* _What the exercise asks_: Can you render the rows below as a JSON list of strings, one string per line, with blank lines dropped and the pictures left out?

Recorded data:
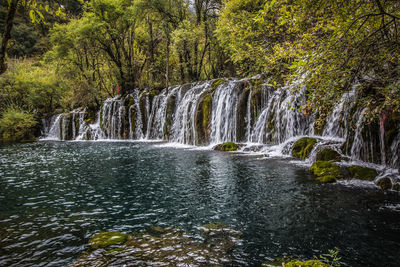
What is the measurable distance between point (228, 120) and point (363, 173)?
12.1 metres

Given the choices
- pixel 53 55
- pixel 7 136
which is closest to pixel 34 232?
pixel 7 136

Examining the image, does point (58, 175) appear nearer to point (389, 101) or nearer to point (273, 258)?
point (273, 258)

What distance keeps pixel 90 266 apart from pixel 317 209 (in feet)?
18.7

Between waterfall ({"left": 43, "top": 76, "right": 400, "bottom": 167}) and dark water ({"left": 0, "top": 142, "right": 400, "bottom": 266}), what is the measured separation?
2.82 meters

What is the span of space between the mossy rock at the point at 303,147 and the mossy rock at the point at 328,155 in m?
1.15

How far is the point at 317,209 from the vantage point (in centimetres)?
656

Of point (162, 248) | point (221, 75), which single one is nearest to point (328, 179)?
point (162, 248)

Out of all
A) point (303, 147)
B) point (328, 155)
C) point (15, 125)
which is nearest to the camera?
point (328, 155)

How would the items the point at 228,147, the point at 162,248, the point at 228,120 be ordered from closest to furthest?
the point at 162,248
the point at 228,147
the point at 228,120

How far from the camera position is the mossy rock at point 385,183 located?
26.1ft

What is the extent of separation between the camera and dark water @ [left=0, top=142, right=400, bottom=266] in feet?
15.4

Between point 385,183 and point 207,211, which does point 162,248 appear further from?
point 385,183

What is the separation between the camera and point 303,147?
13.6 m

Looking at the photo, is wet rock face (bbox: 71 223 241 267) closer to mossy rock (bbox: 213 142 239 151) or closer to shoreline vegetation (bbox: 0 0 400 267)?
shoreline vegetation (bbox: 0 0 400 267)
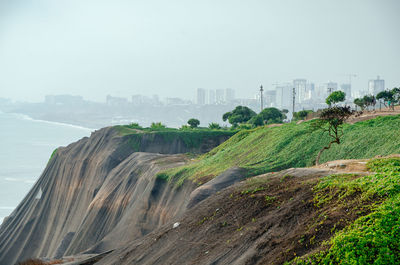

* _Task solution_:
[
  "What is the measurable distance between point (228, 120) and point (363, 173)?",
  "12.1 metres",
  "Given the choices",
  "- pixel 53 55",
  "- pixel 7 136",
  "which is closest to pixel 34 232?",
  "pixel 7 136",
  "Examining the image, does point (58, 175) appear nearer to point (389, 101) or nearer to point (273, 258)?",
  "point (273, 258)",
  "What distance keeps pixel 90 266 apart from pixel 317 209 (in feet)?",
  "18.7",
  "Between waterfall ({\"left\": 43, \"top\": 76, \"right\": 400, \"bottom\": 167}) and dark water ({\"left\": 0, \"top\": 142, \"right\": 400, \"bottom\": 266}), what is the measured separation?",
  "2.82 meters",
  "What is the span of space between the mossy rock at the point at 303,147 and the mossy rock at the point at 328,155 in m?",
  "1.15",
  "How far is the point at 317,209 from the vantage point (in centimetres)?",
  "656",
  "Of point (162, 248) | point (221, 75), which single one is nearest to point (328, 179)?",
  "point (162, 248)",
  "Out of all",
  "A) point (303, 147)",
  "B) point (328, 155)",
  "C) point (15, 125)",
  "which is nearest to the camera?",
  "point (328, 155)",
  "How would the items the point at 228,147, the point at 162,248, the point at 228,120 be ordered from closest to furthest?",
  "the point at 162,248",
  "the point at 228,147",
  "the point at 228,120",
  "How far from the camera position is the mossy rock at point 385,183 located?",
  "26.1ft",
  "What is the extent of separation between the camera and dark water @ [left=0, top=142, right=400, bottom=266] in feet?",
  "15.4",
  "Between point 385,183 and point 207,211, which does point 162,248 appear further from?",
  "point 385,183",
  "What is the separation between the camera and point 303,147?",
  "13.6 m",
  "Looking at the photo, is wet rock face (bbox: 71 223 241 267) closer to mossy rock (bbox: 213 142 239 151) or closer to shoreline vegetation (bbox: 0 0 400 267)?",
  "shoreline vegetation (bbox: 0 0 400 267)"
]